烂尾巷的人可以是疯子,必要的时候全都可以拿命陪你玩。但不必要的时候他们又比谁都惜命。
这之中必然有一套他们自己评定值或不值的标准,或者说被谁指定的标准。
是在背后暗中支持烂尾巷的人?
对这边的了解还是不够多,不过以后估计也没什么机会和这里的人打交道,倒也无所谓。
到现在两人一猫已经走了将近三十分钟,高源渐渐的有点烦躁起来。
耳边时不时传来的呻吟,惨叫,重金属乐和角龙餐厅的优雅完全成反比,让人的感官备受折磨。
“还有多久能到?”
高源压着嗓子问道,余光不断的扫视着过往的行人,神色中充满了警惕。
他到不是担心暴力冲突,带着气杆枪的他能够轻易的解决十几个身手尚可的成年人。
他担心的是这里人的状态。
...我拿枪顶着一个人走了这么久,周围的人居然连投来异样眼光的都没几个。大白天的一个个神情麻木...眼底却掩盖不住疯狂...
正常人好对付是因为他们出手的目的性,这样人的动作可以被预判和规避。但疯子可不吃这一套,想要搞清楚疯子在想什么,最好的办法只有先把自己弄疯!

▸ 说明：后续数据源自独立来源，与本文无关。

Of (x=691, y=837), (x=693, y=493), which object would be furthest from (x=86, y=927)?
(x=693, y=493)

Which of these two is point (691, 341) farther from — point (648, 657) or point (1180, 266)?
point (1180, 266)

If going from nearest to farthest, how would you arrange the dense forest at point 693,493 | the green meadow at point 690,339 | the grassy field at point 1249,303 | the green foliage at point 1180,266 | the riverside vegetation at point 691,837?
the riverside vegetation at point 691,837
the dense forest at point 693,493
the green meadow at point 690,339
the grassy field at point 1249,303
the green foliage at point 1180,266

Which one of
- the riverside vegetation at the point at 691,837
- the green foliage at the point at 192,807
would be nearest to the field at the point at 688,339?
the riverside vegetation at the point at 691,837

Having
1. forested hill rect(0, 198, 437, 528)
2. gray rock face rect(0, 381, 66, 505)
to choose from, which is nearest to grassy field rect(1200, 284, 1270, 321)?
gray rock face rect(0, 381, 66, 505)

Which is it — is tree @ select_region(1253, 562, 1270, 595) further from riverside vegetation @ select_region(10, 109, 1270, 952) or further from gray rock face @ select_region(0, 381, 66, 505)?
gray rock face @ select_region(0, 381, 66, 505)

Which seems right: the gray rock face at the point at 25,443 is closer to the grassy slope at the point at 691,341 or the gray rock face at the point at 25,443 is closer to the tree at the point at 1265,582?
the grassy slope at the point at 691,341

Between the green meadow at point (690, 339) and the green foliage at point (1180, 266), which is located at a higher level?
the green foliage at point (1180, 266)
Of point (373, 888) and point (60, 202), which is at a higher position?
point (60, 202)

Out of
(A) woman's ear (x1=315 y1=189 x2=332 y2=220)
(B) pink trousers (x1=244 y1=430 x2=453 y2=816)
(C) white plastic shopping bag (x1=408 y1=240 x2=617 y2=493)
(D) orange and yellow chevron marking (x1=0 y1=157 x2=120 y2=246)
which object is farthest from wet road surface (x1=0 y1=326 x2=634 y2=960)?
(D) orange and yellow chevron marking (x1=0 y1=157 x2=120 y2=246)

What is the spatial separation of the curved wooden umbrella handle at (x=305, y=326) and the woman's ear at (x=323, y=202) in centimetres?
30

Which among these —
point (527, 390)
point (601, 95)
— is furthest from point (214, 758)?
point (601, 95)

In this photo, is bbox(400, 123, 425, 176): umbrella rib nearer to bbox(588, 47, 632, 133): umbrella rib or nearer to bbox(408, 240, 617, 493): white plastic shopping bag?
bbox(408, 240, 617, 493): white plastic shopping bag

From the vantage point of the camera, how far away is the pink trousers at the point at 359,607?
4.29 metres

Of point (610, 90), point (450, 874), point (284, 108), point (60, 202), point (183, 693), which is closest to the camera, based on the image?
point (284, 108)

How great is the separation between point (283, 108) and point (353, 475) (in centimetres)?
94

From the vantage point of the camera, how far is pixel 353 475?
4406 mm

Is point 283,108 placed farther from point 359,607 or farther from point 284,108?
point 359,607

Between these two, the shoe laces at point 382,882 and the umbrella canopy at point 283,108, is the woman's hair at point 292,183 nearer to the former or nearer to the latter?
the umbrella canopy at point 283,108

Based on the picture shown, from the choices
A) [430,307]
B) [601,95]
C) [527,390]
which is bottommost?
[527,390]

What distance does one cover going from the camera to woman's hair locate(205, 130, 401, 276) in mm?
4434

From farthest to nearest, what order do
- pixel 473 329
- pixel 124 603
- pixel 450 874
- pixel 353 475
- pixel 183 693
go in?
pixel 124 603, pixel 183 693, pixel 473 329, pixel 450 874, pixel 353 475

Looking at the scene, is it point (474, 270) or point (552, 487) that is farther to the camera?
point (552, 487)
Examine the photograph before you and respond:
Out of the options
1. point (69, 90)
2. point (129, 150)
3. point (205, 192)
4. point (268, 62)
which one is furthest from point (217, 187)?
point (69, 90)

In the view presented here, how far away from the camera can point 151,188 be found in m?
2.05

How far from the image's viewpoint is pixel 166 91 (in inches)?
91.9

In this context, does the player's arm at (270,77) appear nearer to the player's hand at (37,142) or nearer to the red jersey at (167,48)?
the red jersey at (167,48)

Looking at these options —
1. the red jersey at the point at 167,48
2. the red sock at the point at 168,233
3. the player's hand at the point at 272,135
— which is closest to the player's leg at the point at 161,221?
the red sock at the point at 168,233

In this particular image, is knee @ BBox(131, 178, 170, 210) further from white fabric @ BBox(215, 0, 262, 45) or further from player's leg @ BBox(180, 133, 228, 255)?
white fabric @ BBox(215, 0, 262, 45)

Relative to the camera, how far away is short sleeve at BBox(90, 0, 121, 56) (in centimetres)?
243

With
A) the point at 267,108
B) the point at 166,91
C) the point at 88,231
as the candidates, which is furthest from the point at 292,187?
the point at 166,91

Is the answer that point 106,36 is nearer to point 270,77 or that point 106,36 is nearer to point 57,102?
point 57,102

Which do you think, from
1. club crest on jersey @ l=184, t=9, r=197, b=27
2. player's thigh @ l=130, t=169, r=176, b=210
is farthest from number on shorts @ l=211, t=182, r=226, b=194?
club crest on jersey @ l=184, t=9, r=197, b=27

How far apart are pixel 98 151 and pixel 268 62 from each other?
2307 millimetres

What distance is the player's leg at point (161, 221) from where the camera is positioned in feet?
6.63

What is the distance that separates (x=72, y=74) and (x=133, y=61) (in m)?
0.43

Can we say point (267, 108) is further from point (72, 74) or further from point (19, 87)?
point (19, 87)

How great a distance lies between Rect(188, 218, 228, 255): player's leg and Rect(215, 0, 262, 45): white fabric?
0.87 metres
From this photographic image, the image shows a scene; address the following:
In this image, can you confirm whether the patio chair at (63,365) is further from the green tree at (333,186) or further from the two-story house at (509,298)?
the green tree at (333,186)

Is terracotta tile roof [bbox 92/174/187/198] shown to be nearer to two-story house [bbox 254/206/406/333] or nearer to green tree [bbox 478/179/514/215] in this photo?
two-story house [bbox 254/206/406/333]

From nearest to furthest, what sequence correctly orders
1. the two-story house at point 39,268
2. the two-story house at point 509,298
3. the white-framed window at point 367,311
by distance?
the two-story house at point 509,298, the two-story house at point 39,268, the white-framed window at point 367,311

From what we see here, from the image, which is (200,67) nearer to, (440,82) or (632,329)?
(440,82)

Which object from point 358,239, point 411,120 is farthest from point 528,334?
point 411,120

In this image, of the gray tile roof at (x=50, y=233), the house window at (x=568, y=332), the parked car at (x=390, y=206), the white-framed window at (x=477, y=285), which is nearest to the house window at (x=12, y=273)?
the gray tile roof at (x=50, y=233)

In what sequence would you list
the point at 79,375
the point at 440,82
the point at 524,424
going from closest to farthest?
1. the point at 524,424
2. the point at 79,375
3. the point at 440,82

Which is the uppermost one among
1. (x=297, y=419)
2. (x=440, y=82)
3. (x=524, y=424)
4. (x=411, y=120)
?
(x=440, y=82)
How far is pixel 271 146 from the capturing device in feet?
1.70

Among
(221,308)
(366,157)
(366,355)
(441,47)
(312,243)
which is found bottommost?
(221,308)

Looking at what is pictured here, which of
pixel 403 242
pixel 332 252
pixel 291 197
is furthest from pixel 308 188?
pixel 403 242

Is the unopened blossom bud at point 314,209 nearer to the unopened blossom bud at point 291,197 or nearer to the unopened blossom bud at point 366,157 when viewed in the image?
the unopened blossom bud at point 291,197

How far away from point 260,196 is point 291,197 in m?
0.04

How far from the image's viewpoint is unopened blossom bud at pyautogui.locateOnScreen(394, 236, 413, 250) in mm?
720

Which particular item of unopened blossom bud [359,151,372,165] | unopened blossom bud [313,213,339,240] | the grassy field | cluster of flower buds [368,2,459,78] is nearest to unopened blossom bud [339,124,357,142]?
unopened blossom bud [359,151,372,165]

头顶上的阿十懒洋洋的,不怎么说话。只是偶尔会抱怨上一句想要快点离开。
我也想快点离开啊!但是得见过鬣狗以后才行!
狐狸过了好半天才回答高源的问题,转过一个路口,从一个两边开口的铁皮集装箱穿过,他侧开一个身位,
“到了...老爷子我可以走了?”
到了这,一抬头就能见到不远处一个斜挂着的画着鬣狗脑袋的霓虹招牌。
微微点点头,目光跟随着狐狸,直到他完全离开自己的视线之后才把头扭过来。
“很好,这一趟的路已经走过一半了,希望这个鬣狗的条件不要太过于苛刻。”
阿十叫了一声,尾巴垂到高源的面前摆了摆,
“你也知道,这不太可能。你知道,所有的黑市商人都是...”
“漫天要价,落地还钱。”
高源接了一句,阿十则是眼前一亮,称赞道,
“总结的很精辟,肯定不是你自个儿说的。”
翻了个白眼,没和这只蠢猫争论,高源深吸一口气走上前去敲了敲店门。
门没有锁,甚至都没有敷衍的虚掩着。高源的手指刚触碰到门板,那酸涩的轴承就发出了刺耳的“啼叫”。
“——吱——”
“该上润滑油了。”
下意识的评价了一句,高源看了看漆黑的房间,高声喊到,
“有人没?!”
没人回答。
这就怪了,烂尾巷的人敢不锁门就离开自己的店?
高源皱了皱眉头,屋内的光线很暗,四周没有安装哪怕一扇窗户。但只凭借着门口照射进来的微光他也能够分辨出不少摆在柜台里的好东西。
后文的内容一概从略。